Are Merchants Getting Dumber Or Is POS Getting More Complicated? Customer Support Data Invites Questions

Very few resellers track metrics in any meaningful fashion. That’s because most resellers – and legacy POS providers for that matter – are actually former merchants, and merchants don’t run their businesses objectively. When we do find resellers that track metrics we look closely because there are often implicit learnings in the information.

What follows comes from a very sophisticated reseller who has worked in the highest levels of finance. He and his team track every metric imaginable so they can both improve customer service and drive down their own business operating costs. It’s almost like data can be used intelligently… what a novel concept for brick and mortar, eh?

First the graphic.

What are we looking at?

This is the number of support calls per customer over time. As you can tell by the dotted line, there’s a pretty strong correlation that the number of calls is increasing. Some background before we get into the analysis.

  1. Customer contracts per technician have remained flat, meaning that the reseller is not understaffed
  2. The reseller is not a payments bro: they qualify merchants and ensure the right product goes to the right merchant (they carry multiple POS offerings)
  3. The majority of support comes when a merchant gets a new system (let’s call it the first 90 days). Over time time new customers account for a smaller percentage of the portfolio

What could cause such an increase, then?

Our first thought is that merchants are getting dumber. Idiocracy, a movie meant to be a satirical commentary, turns out to be turning true. Scientists are looking at bad diets, the rise of entitlement programs (i.e. welfare), and the ubiquity of technology – why learn the product of 5 and 7 if you can just punch it into Google? It’s possible the people with the fastest erosion of IQ just happen to be flocking to brick and mortar because they’re not getting jobs at Google and Amazon. The economic growth over the past couple of years has definitely spurred a lot of first-time business owners to open new businesses.  A great example is the vaping industry – lots of new stores run by people with no retail experience.

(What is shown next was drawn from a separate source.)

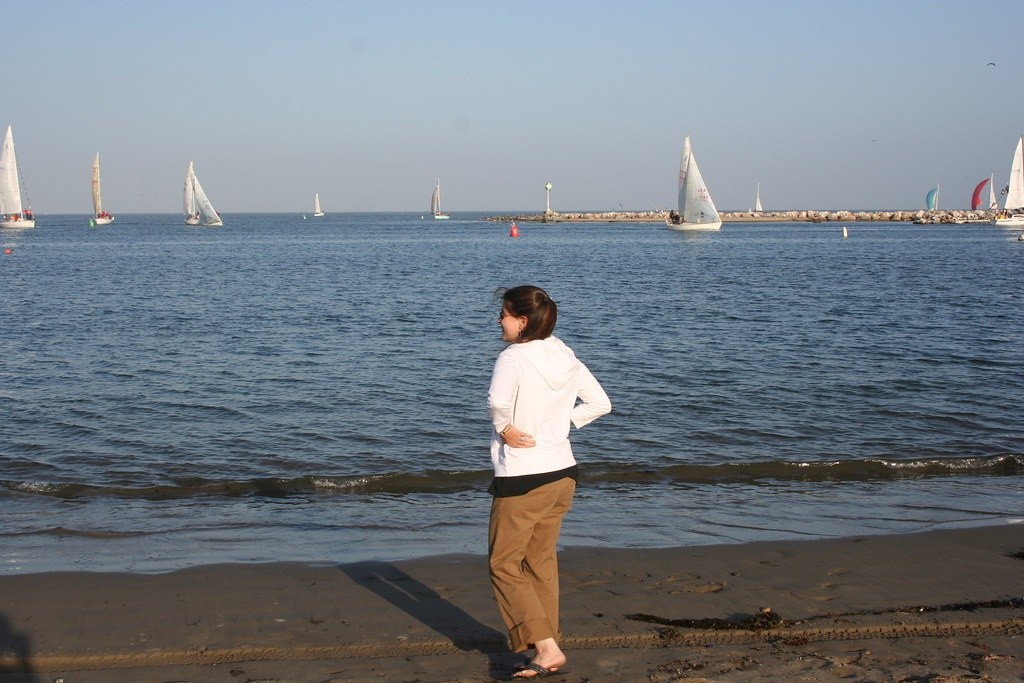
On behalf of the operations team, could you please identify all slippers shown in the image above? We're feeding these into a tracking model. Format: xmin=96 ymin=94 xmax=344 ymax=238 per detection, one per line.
xmin=512 ymin=656 xmax=573 ymax=681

Our second thought is that POS technology is getting harder to use. Maybe POS companies aren’t investing enough time into perfecting their core products because they’re chase bolt-ons and every conceivable way to monetize the merchant. While 80/20 isn’t close to good enough for core features, these POS companies might be stopping at like 60/40 as they get distracted with dollar signs elsewhere. Micros and NCR have caught flack on review sites for their lackluster tools like MyMicros and Aloha Pulse for years, and now even newer cloud POS companies are finding the same grief as they seek to expand ARPU (revenue per user).

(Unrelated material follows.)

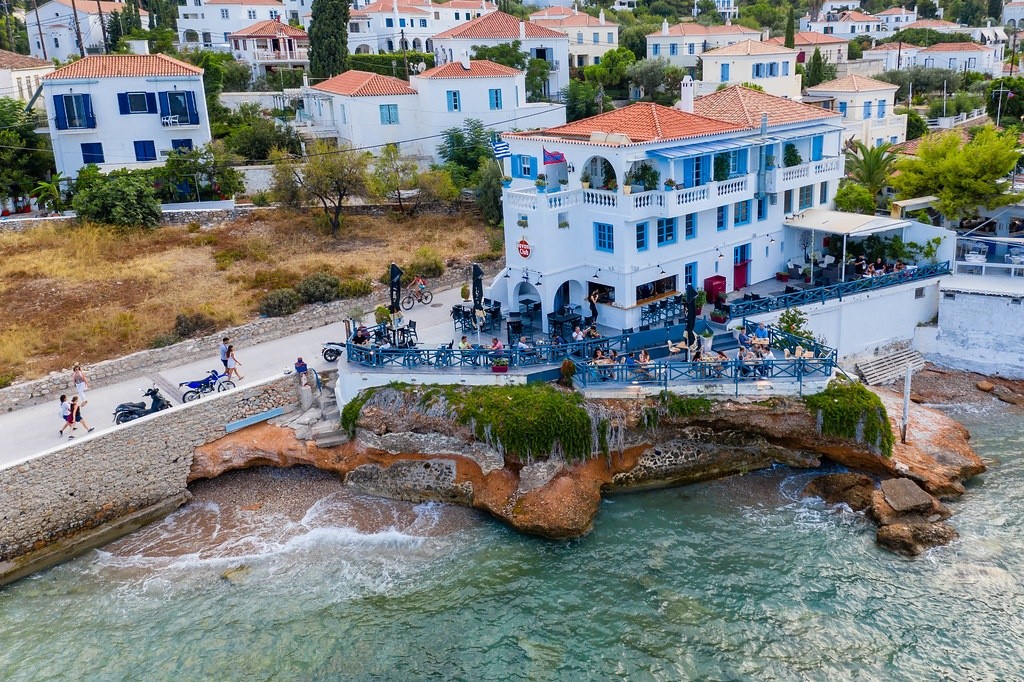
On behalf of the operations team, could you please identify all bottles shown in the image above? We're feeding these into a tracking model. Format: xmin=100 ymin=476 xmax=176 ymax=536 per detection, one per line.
xmin=542 ymin=338 xmax=544 ymax=344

Payments companies make this worse: Heartland reps know their Cash Register Express software can’t compete against Clover and Square on sex appeal, so they position it as an affordable, yet “robust” software. It has 100x the features, but that only confuses the simple merchant.

Another thought is that the rapid change in POS business models – and general confusion that comes with such sea changes – is responsible for the uptick. Merchants are confused as to what vendor owns what, and when they’re bombarded with “Free POS” offers they might be double checking what their existing POS can and can’t do.

All of these are only plausible theories, however. What should be examined is if software like Boomtown can minimize these support issues and make resellers more profitable.

2 comments

  • Not hard to guess it’s the POS — just showing off its brittle underpinnings that manifest as problems with availability, reliability, security, underneath a generally horrible UI. More digging will likely show that feature updates over time increased problems. It’s software that is rotting from the inside out.

    For reference, our own L1+L2+L3 support tickets across brands in total are approaching an order of magnitude LOWER than these numbers.

    So it *is* possible to make a reliable, available, secure enterprise POS that is easy to use and has few support incidents. But whatever that reseller is supporting looks like a dumpster fire. Run.